-- START Supplied records --

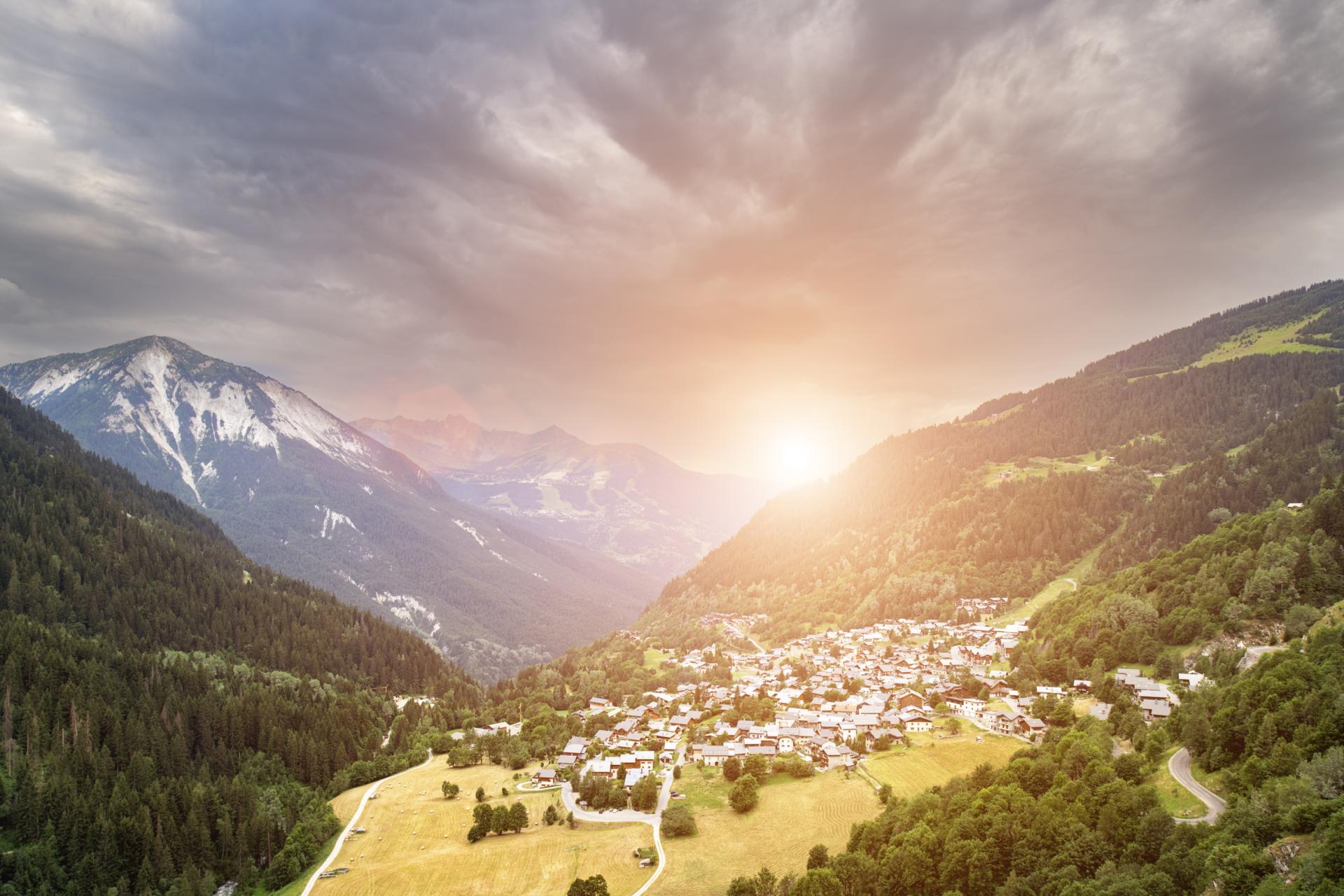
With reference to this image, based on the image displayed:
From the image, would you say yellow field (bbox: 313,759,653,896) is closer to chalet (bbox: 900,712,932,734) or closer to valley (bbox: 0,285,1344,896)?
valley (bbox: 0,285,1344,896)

-- END Supplied records --
-- START Supplied records --

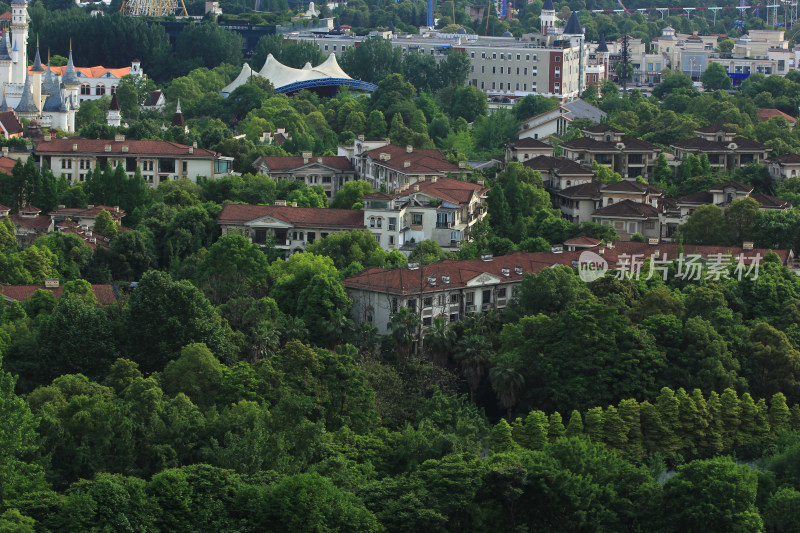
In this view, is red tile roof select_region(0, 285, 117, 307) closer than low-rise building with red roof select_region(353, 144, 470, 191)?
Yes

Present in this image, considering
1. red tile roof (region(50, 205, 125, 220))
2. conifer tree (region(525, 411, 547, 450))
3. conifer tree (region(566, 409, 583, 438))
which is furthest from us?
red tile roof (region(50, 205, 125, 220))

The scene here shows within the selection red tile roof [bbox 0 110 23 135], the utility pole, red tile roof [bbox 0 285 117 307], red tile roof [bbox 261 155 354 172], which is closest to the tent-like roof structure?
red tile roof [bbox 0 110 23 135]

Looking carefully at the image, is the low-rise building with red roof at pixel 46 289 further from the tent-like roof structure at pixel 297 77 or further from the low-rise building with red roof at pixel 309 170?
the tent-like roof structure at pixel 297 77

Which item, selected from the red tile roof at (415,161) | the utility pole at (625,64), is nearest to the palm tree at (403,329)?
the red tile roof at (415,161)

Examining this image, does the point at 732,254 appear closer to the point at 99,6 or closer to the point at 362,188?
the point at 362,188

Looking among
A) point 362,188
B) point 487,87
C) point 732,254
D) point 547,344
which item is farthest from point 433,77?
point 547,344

-- END Supplied records --
-- START Supplied records --

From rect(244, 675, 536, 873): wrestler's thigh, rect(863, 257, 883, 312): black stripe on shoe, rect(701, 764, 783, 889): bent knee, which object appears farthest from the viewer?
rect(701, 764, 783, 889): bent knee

-- END Supplied records --

Problem to solve: Count how many lines of the records above contain the string "this", treating uppercase and lowercase as different. Reply with only the number.

Exercise answer: 4